Builders have also been hit by rising costs for their base materials.
Lumber prices have fluctuated wildly over the past two years as demand for home goods, including furniture, has soared, stretching sawmill capacity and causing supply shortages and higher costs. . Two-by-four futures prices hit record highs in May 2021 as the pandemic housing boom took off, then fell sharply the following summer, only to rise again in the fall and winter of last year. .
Sharp swings in commodity markets have reached into the real world, with daily trading limits slowing the flow of real lumber and forcing traders to hold on to timber as a buffer against potential losses, compounding the supply crunch.
Mr. Kauffman of Simply Amish said maple prices have risen 70% during the pandemic, while the price of cherries and some others have risen 25%.
““What started as global has made its way to small, local artisans in the Midwest.””
Cost increases have reached showrooms and online stores. The retail price of a bed at the Amish Outlet Store, for example, jumped from $2,300 to $3,300 in six months, Miller said.

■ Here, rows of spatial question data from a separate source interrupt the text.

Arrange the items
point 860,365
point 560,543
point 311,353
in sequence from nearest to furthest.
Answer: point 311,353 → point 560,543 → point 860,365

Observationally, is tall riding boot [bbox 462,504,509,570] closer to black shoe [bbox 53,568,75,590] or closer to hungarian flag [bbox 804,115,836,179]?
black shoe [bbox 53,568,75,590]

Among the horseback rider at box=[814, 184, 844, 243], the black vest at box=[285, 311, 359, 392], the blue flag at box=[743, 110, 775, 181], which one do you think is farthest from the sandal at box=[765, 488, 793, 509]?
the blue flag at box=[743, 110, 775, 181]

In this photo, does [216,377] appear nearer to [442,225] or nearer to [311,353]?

“What started out as global made its way to small, local artisans in the Midwest,” he said.
The broader US furniture market has become a prime example of the globalization of US supply chains over the past two decades.

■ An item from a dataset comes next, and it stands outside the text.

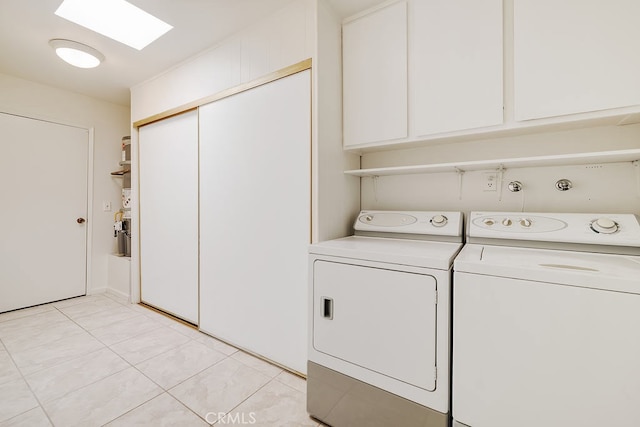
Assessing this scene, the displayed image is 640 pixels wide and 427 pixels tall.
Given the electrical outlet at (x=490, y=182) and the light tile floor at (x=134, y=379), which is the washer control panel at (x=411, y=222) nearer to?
the electrical outlet at (x=490, y=182)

Less than half of wood furniture sold in the United States in 2002 was imported, but the import share reached 86% in 2020, according to Mann, Armistead & Epperson, Ltd., an investment bank and consulting firm. business consultancy based in Richmond, Virginia. imports by value rose nearly 70% in the decade ending in 2020 to $30.7 billion, with China providing more than a third of that amount, the company said.
This has left many furniture importers vulnerable to supply chain disruptions such as ship backing out of U.S. ports and sharp increases in container shipping prices since 2020.
Countryside Amish Furniture in Arthur, Ill., saw delivery times for its orders drop from three months to 10 months, hurting sales, owner Melvin Stutzman said. Everything is locally sourced, he said. But the 100 small, family-run shops in Ohio, Indiana and Pennsylvania that supply the store have hiked prices by about 40% amid shortages of everything from stains to drawer slides.
The family’s carpenters, who only make items to order rather than stockpile, are struggling to keep up with demand, Mr. Stutzman said.
“It’s not like your standard Amazon,
“I’ll just type in the order, it came,” he said. “It doesn’t matter if it’s a desk or a dining table,” Stutzman said, supply chain issues are “pretty much pervasive.”